今年のドラフトでは、夏の甲子園で好投した吉田輝星投手(金足農)の進路に注目が集まっている。吉田は夏の甲子園で準優勝、その速球で日本中を沸かせた。実は進学予定の大学が決まっていたため、それを覆してプロに進むのかどうかが注目されていた。吉田は、先日プロ志望届けを提出すると同時に会見を行い、プロ野球への挑戦を表明した。そして、いよいよ運命の日、ドラフト本番が迫っている。

高校生の上位候補には吉田の他に大阪桐蔭の根尾昴、藤原恭大、柿木蓮、報徳学園の小園海斗、浦和学院の渡邉勇太朗、花咲徳栄の野村佑希などが挙げられている。

ただ今年は、例年に増して高校生に有能な選手が多い。今回は上位指名の選手よりは現時点での評価は劣るが、プロ入り後の努力次第で大化けする可能性を秘めている選手を見つけていきたい。3、4位指名辺りの有望株だ。高卒の選手は、即戦力というよりは数年後に主軸に育てば、という青田買いの側面もある。
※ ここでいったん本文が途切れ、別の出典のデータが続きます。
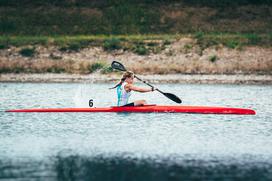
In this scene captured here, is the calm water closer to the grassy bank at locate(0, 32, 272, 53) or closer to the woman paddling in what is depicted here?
the woman paddling

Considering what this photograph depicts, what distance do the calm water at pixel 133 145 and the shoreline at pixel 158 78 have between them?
32.8 feet

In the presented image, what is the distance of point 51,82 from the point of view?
4366 cm

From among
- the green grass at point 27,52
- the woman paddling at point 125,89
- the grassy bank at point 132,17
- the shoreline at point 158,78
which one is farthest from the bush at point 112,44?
the woman paddling at point 125,89

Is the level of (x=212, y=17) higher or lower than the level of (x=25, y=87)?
higher

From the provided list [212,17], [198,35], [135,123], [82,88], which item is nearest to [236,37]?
[198,35]

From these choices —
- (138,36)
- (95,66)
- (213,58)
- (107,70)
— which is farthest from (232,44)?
(95,66)

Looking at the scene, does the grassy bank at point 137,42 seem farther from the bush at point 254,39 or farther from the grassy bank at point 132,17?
the grassy bank at point 132,17

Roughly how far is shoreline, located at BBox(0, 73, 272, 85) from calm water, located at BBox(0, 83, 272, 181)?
1000cm

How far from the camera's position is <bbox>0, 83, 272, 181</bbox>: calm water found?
17.6 metres

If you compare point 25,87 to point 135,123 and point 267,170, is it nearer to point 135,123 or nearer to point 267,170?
point 135,123

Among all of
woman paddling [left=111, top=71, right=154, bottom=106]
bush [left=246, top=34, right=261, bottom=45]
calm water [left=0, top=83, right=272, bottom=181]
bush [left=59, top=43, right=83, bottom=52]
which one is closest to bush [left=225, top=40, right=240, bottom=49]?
bush [left=246, top=34, right=261, bottom=45]

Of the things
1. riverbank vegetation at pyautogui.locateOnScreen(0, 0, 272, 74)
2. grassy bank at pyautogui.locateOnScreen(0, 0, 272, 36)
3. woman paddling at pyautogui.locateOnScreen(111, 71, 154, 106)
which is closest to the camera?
woman paddling at pyautogui.locateOnScreen(111, 71, 154, 106)

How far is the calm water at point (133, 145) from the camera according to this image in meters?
17.6

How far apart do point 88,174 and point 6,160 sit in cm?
256
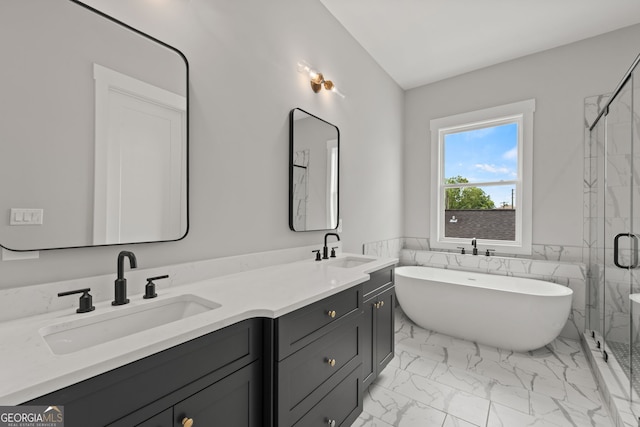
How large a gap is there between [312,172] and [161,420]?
174 centimetres

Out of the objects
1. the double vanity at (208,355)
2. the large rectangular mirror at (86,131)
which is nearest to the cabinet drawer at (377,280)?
the double vanity at (208,355)

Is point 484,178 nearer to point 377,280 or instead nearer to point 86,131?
point 377,280

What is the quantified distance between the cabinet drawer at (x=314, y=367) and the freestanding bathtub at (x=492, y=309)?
141 cm

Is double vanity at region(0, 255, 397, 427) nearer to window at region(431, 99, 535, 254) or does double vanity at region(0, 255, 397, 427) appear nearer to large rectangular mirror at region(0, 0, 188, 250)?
large rectangular mirror at region(0, 0, 188, 250)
これまでも下位指名ながら大きく花開いた選手は多い。

ちなみに、今年の高校生は早生まれを除くと2000年生まれの選手たち。つまり、「ミレニアム世代」で、その中の代表選手となるであろう根尾を冠して、『根尾ミレニアム世代』と呼びたい。

根尾は岐阜県飛騨市出身。その根尾につられてか、今年は岐阜県出身者の有望選手が多い。U18代表の4番を打った木更津総合の野尻幸輝は岐阜のボーイズで県代表に選ばれ、根尾とクリーンアップを組んだ選手だ(大学進学予定)。近江の4番で甲子園で3ホームランした北村恵吾も中学のボーイズ時代に岐阜県代表になっており根尾、野尻とは同僚だ(大学進学予定)。
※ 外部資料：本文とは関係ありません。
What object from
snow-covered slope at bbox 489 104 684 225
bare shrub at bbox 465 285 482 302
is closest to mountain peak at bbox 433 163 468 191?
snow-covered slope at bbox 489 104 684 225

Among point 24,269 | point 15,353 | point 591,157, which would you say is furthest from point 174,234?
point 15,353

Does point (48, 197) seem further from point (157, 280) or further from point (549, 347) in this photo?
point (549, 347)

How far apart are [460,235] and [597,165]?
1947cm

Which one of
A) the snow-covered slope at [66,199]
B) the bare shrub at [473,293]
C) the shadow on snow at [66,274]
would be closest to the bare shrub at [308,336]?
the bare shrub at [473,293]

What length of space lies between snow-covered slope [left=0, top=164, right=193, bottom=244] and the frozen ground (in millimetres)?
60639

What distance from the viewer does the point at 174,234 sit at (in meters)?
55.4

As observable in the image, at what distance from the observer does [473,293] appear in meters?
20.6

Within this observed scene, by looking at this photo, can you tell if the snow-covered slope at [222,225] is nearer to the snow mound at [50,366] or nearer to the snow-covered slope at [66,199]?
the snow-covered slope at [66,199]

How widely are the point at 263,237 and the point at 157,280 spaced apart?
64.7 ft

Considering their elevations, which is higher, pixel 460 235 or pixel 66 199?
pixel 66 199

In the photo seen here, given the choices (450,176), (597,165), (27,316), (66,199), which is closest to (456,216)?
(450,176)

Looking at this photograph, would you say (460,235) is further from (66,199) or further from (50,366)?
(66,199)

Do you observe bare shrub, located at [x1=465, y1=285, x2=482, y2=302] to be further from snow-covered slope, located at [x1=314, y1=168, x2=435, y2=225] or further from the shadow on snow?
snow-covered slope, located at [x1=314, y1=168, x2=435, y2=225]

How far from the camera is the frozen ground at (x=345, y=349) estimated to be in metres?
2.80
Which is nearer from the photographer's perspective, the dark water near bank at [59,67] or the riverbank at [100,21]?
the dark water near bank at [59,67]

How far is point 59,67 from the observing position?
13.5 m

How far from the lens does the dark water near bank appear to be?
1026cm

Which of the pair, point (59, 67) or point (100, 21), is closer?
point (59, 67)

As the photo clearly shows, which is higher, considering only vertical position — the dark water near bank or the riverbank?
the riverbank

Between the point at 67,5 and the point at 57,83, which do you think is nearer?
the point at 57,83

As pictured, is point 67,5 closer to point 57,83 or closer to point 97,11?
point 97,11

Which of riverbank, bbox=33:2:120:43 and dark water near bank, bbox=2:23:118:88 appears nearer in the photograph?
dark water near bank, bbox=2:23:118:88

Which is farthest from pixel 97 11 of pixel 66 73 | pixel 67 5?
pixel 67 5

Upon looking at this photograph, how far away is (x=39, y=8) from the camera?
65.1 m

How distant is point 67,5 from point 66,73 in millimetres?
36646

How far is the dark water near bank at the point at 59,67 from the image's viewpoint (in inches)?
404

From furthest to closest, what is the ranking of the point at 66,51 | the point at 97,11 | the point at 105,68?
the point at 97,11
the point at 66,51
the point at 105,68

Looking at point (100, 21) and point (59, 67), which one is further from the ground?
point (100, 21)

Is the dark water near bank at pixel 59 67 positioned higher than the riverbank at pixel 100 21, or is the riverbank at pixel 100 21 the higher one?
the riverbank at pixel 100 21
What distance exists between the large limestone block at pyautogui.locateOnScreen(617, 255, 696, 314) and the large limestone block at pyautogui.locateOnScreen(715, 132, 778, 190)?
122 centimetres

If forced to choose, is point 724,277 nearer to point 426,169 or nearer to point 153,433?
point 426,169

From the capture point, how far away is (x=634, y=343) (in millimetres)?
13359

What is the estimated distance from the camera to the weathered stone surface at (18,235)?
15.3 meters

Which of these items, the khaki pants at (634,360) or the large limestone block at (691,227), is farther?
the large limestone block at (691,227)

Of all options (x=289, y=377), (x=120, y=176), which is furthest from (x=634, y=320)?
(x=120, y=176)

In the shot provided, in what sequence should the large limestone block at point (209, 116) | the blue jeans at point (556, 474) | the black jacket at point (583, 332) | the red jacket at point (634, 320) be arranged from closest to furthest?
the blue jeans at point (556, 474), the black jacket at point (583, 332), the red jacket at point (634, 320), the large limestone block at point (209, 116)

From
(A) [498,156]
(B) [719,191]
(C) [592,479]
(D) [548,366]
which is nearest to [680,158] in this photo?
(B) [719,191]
その中で注目したいのが、山梨学院・垣越建伸投手。彼は飛騨高山ボーイズで根尾とチームメイトだった。183センチ、93キロと大柄。体重を上手くボールに乗せるので球が重い。最速146キロでスライダー、チェンジアップを効果的に混ぜる。左で140キロ以上を放れれば合格点で、「ゆったりとしたいいフォーム。大型左腕で晩成型の大器」というスカウトの評価がある。右打者へのクロスファイヤーのストレートとスライダーはかなり打ちづらい。

2年夏の甲子園では1イニングのみの登板だが、秋の県大会では30イニング2失点と大黒柱に成長した。今年の夏の県大会、背筋痛があって先発を回避したが、リリーフで15イニング26奪三振の投球を披露した。

甲子園では高知商との初戦に先発。しかし、強打の高知商につかまって、5回途中にKOされた。

かつて長崎・清峰高校を率いてセンバツ優勝を経験した山梨学院の吉田洸二監督は「高校で一番伸びたのは垣越」と褒めている。「将来性がある。早くプロに行ったほうがいい」と背中を押す。垣越のモチベーションは根尾とのライバル関係だ。甲子園の開幕前は対戦したいと意気込んでいたが、敗れた後は「まだまだ根尾とやれるような実力はないです」とコメント。今後の奮起が楽しみだ。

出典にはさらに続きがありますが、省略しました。